Its relation to alexithymia
alexithymia is defined as difficulty identifying and describing one’s own emotions; low granularity is the inability to tell them apart. They are close enough that the wiki should be explicit about the difference: alexithymia is measured by self-report about one’s emotional life (TAS-20), granularity is computed from the structure of the ratings themselves. One asks the person; the other watches what they do.
That distinction is doing real work in Ventura-Bort et al.: the TAS-20 loaded on the Sensibility factor, and the Sensibility factor predicted granularity — so the self-report and the behavioural index agree, weakly (β = 0.27, one valence only), in one sample. That is the wiki’s only evidence that the two constructs converge, and it is thin.
The open questions
- Is it a trait? Every source here measures it once, over one week or one session. Given state-vs-trait-interoception’s finding that half the variance in self-reported interoception is within-person, the same partition has not been attempted for granularity.

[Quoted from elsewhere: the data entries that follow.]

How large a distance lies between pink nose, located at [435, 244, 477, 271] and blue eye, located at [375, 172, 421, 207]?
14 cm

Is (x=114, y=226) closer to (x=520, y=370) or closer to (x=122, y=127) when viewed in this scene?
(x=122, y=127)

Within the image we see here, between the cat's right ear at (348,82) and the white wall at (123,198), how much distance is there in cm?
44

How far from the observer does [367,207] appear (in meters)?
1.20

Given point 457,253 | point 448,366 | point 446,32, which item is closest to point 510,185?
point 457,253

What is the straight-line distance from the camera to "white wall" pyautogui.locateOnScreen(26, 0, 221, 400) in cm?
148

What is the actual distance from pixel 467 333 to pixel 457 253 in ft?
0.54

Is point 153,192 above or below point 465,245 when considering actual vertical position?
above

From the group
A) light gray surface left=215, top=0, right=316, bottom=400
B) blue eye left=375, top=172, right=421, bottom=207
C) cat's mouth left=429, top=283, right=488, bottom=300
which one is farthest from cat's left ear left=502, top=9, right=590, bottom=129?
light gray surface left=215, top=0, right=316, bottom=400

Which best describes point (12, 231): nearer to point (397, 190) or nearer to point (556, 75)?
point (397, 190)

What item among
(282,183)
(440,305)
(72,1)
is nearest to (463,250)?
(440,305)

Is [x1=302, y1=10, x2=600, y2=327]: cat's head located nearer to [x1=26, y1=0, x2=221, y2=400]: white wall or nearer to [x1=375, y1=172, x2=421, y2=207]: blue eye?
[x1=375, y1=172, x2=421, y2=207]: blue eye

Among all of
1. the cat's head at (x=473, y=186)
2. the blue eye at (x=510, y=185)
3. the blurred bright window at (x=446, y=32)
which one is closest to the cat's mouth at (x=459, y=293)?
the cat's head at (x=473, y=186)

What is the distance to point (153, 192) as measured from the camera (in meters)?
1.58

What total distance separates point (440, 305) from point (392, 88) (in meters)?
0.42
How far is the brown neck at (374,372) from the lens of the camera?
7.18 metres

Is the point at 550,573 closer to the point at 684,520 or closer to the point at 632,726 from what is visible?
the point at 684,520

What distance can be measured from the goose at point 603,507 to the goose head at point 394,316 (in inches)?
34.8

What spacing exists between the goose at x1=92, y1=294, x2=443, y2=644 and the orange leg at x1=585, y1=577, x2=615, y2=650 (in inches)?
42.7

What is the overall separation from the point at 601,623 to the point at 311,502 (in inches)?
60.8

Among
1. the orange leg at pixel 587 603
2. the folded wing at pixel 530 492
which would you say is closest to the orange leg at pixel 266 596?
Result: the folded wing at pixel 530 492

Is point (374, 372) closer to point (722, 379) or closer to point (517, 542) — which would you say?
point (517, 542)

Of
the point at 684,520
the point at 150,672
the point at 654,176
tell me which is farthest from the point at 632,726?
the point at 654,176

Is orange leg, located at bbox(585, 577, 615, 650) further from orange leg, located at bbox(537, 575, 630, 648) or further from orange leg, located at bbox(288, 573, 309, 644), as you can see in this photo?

- Is it interoceptive at all? The wiki holds granularity because it is the outcome that interoceptive sensibility predicts. Nothing yet ties it to interoceptive accuracy, and the one study here measured no bodily signal of any kind.
- Does it cause anything? Every association in this literature is correlational. The outside citations run “granularity → better regulation,” Ventura-Bort et al. suggest “poor granularity → more monitoring,” and no design here can separate them.